= What the task asks =
Copy out all lines bearing the word "site" from the listing below.

§ §

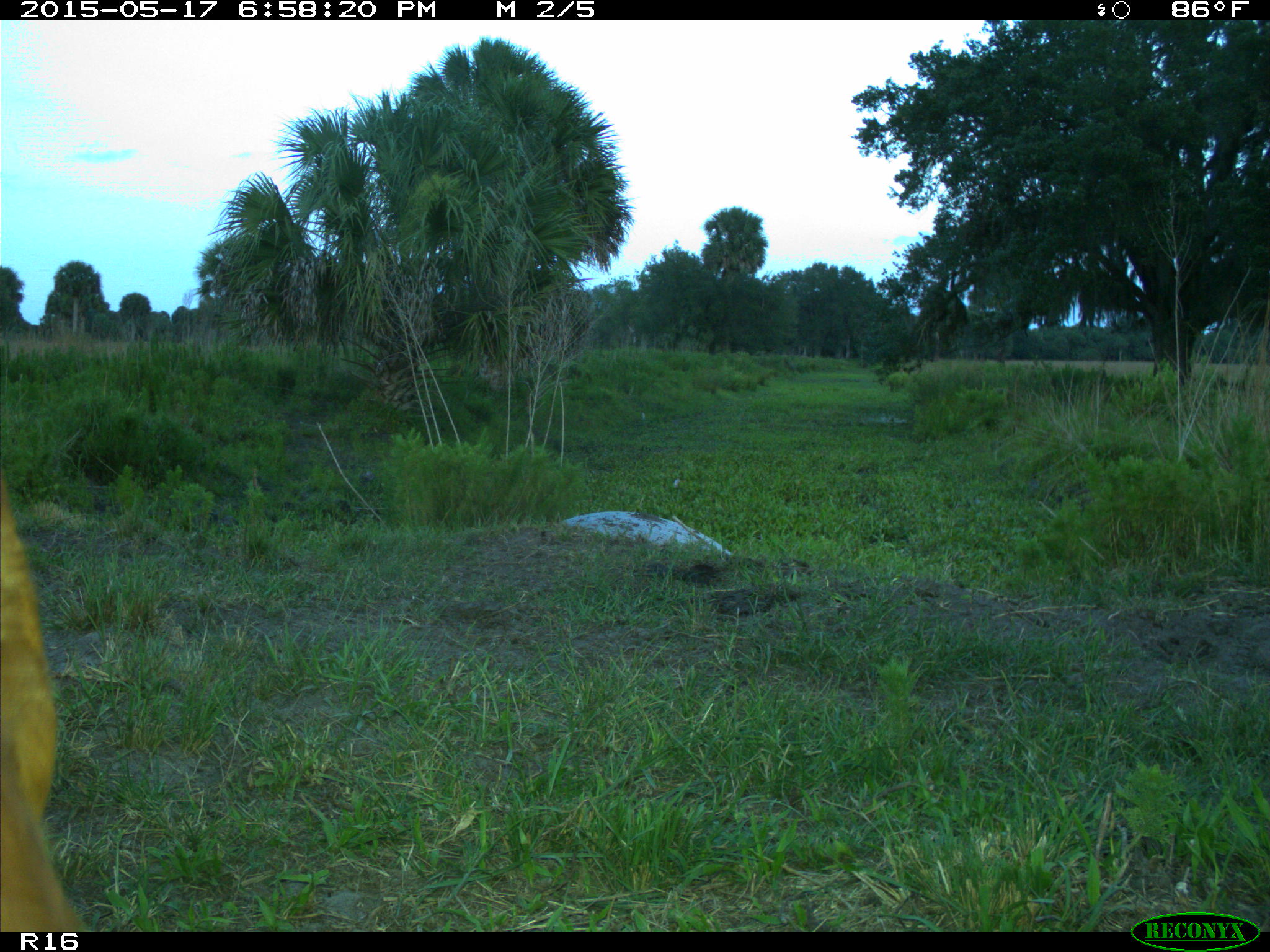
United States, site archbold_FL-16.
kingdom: Animalia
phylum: Chordata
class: Mammalia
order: Artiodactyla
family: Bovidae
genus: Bos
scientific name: Bos taurus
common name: domestic cow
Bos taurus (domestic cow).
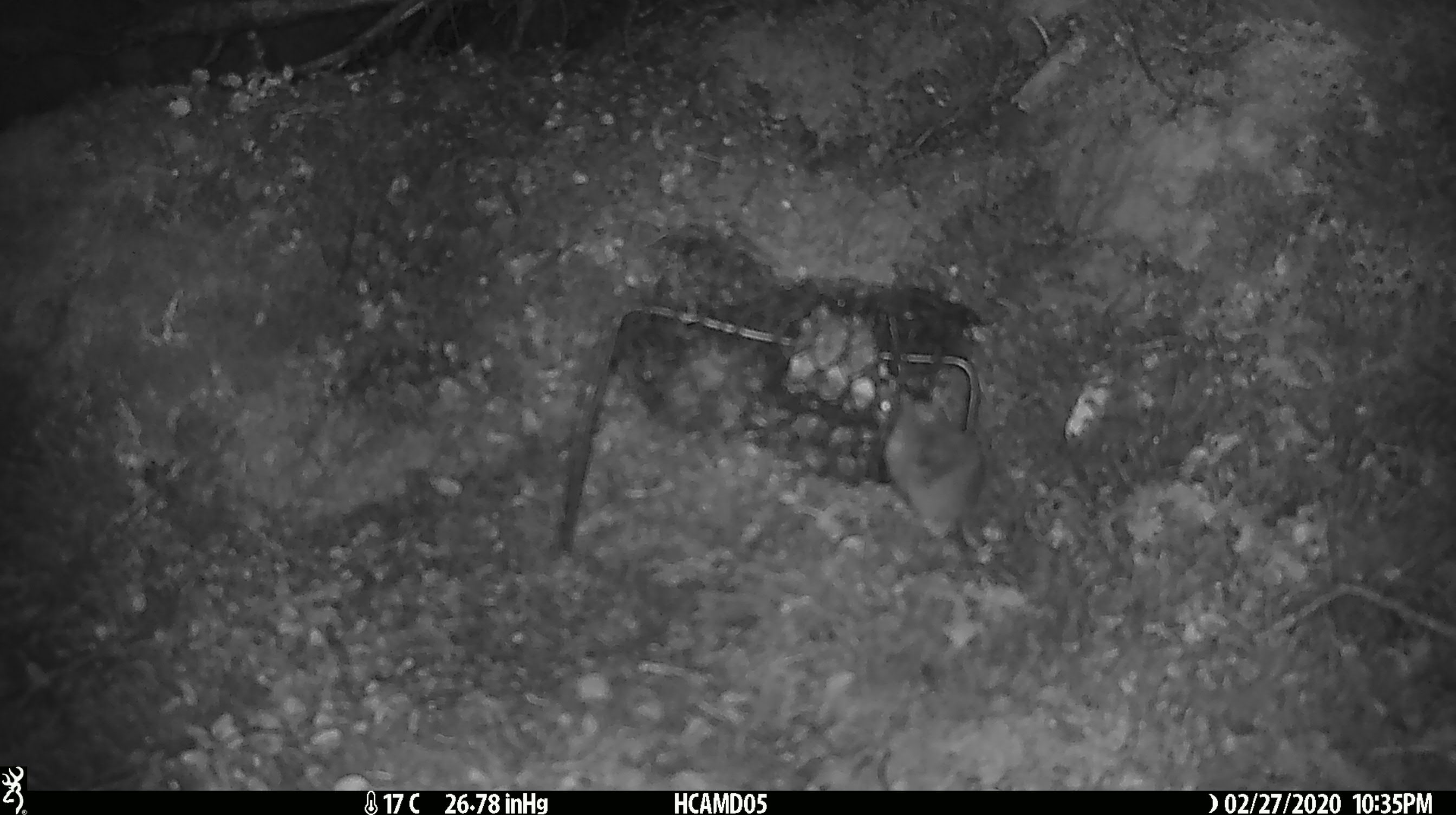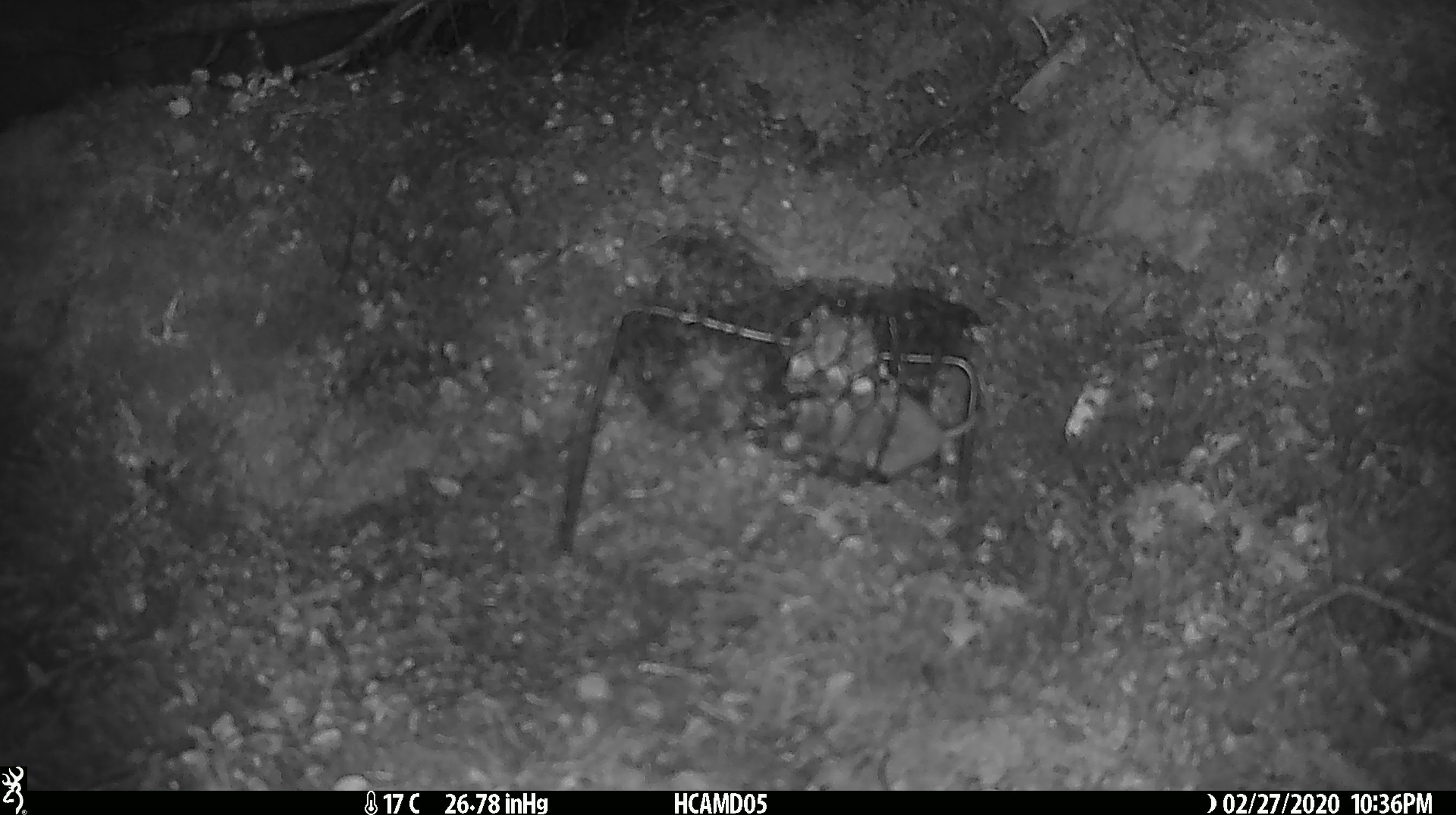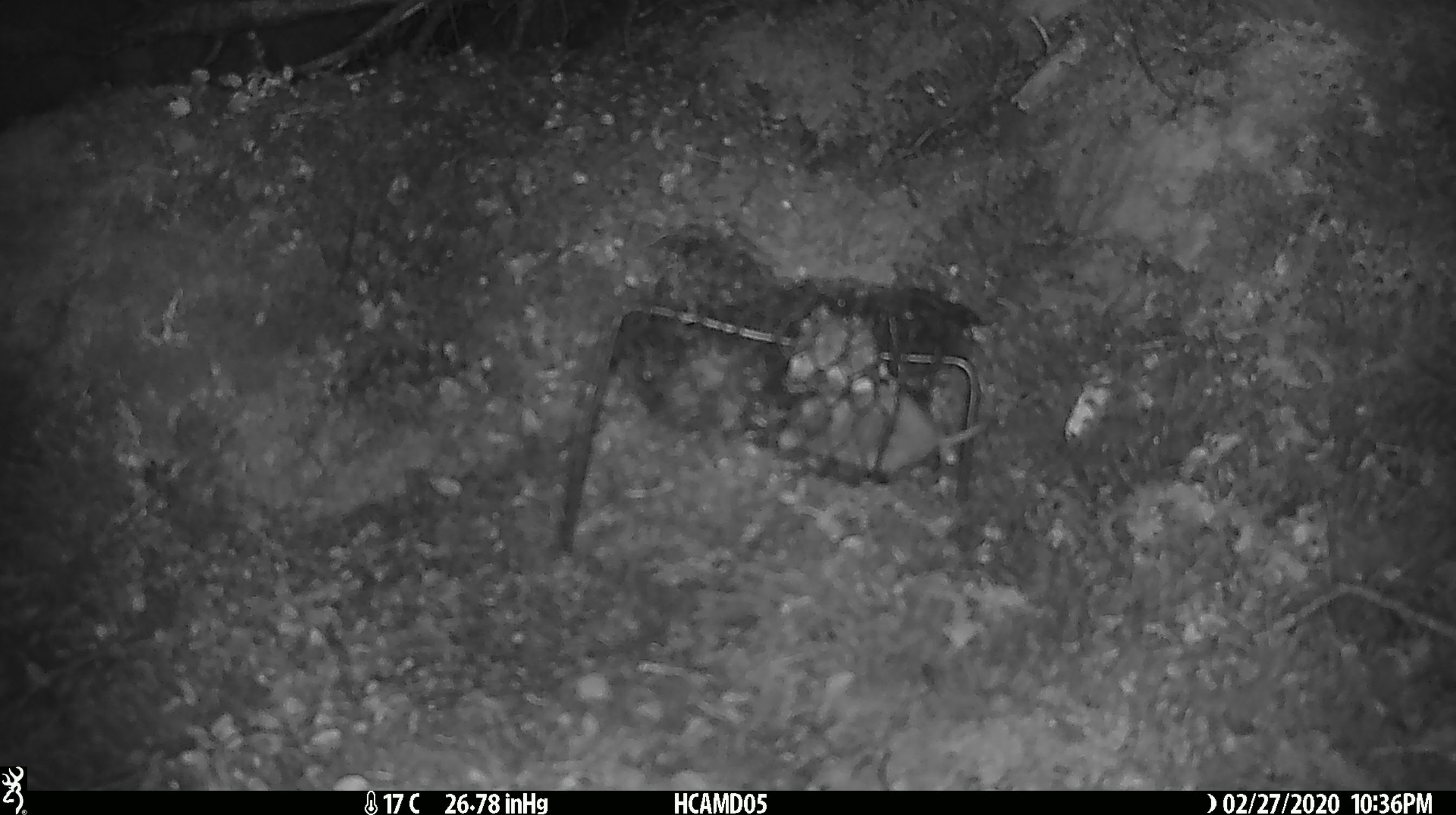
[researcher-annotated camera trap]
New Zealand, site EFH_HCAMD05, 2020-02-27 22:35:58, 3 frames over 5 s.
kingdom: Animalia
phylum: Chordata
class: Mammalia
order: Rodentia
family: Muridae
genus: Mus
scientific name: Mus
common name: mouse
Mouse (Mus).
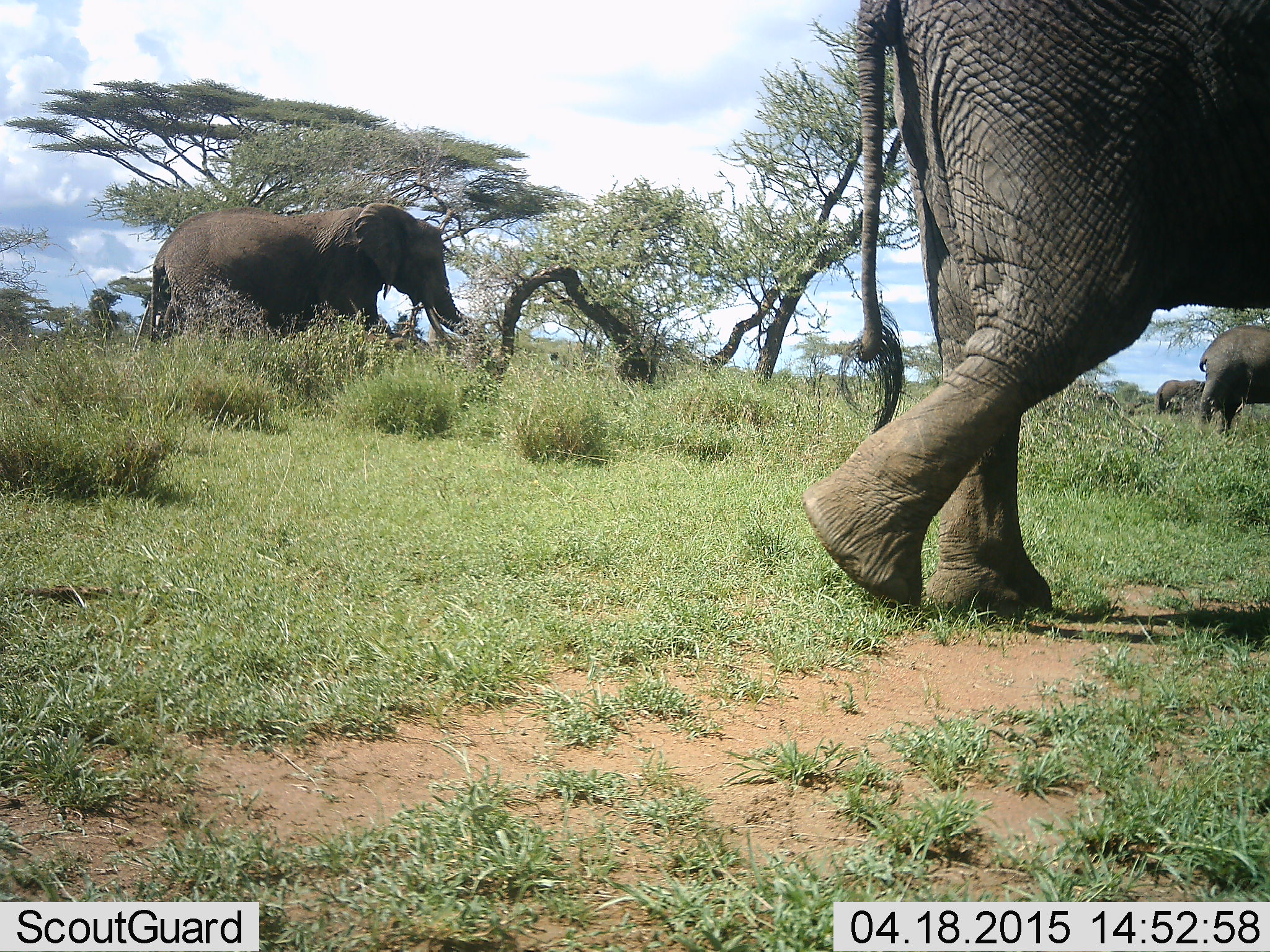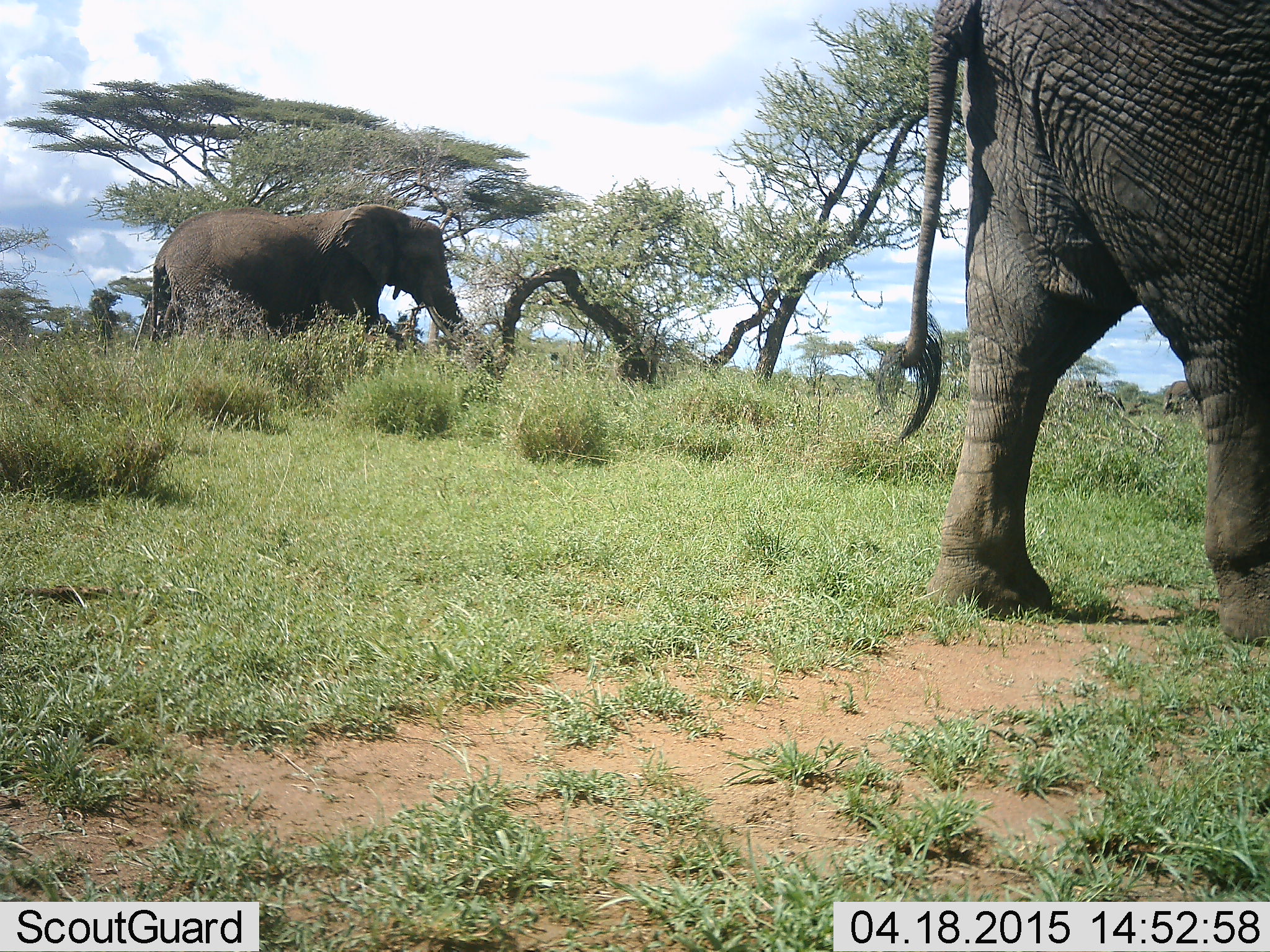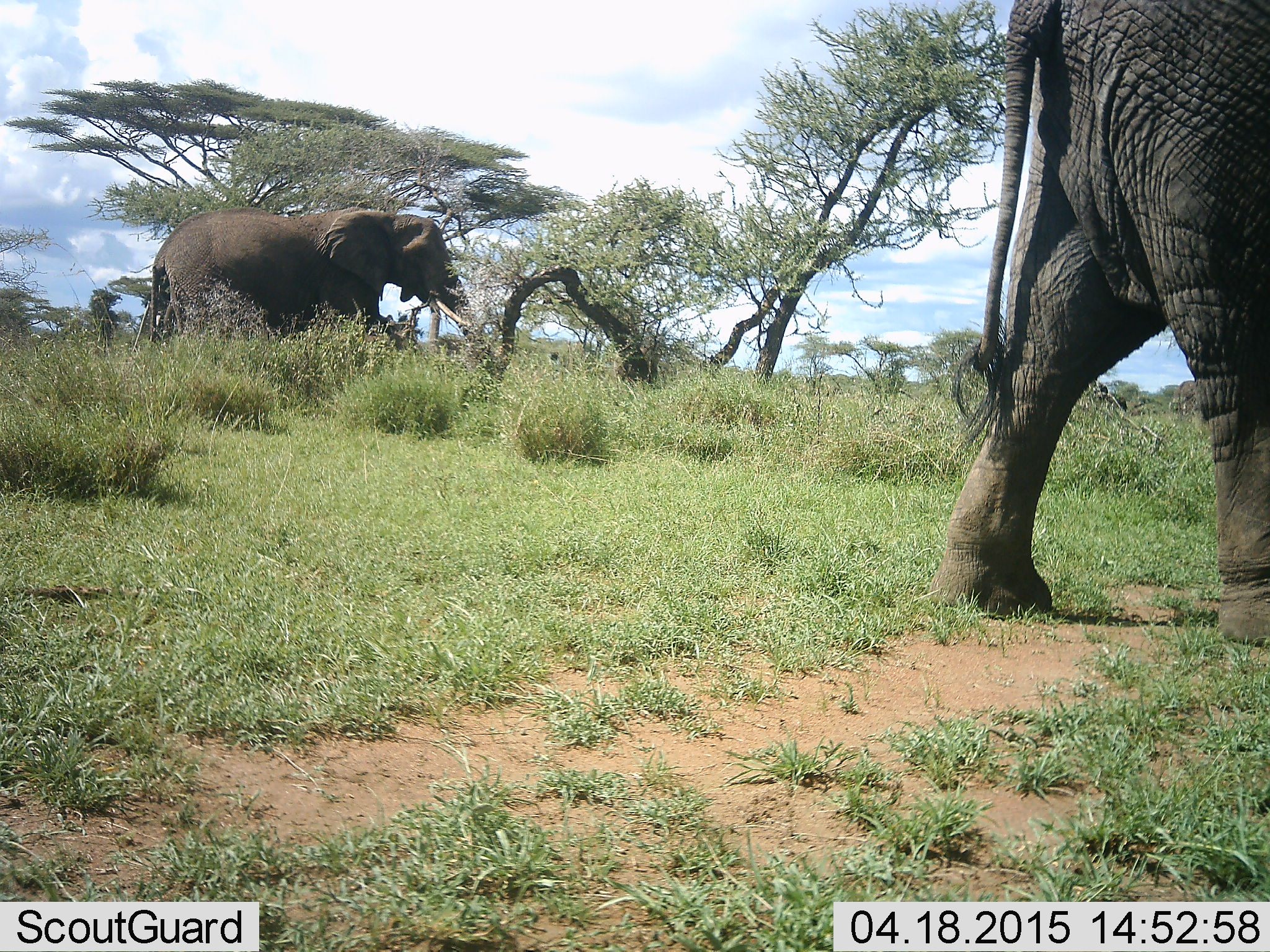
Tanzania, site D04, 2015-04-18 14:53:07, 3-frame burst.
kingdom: Animalia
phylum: Chordata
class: Mammalia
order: Proboscidea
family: Elephantidae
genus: Loxodonta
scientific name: Loxodonta africana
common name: african bush elephant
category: elephant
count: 4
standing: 50%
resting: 0%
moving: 90%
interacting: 0%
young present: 10%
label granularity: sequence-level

§ §

= Task answer =
United States, site archbold_FL-16.
New Zealand, site EFH_HCAMD05, 2020-02-27 22:35:58, 3 frames over 5 s.
Tanzania, site D04, 2015-04-18 14:53:07, 3-frame burst.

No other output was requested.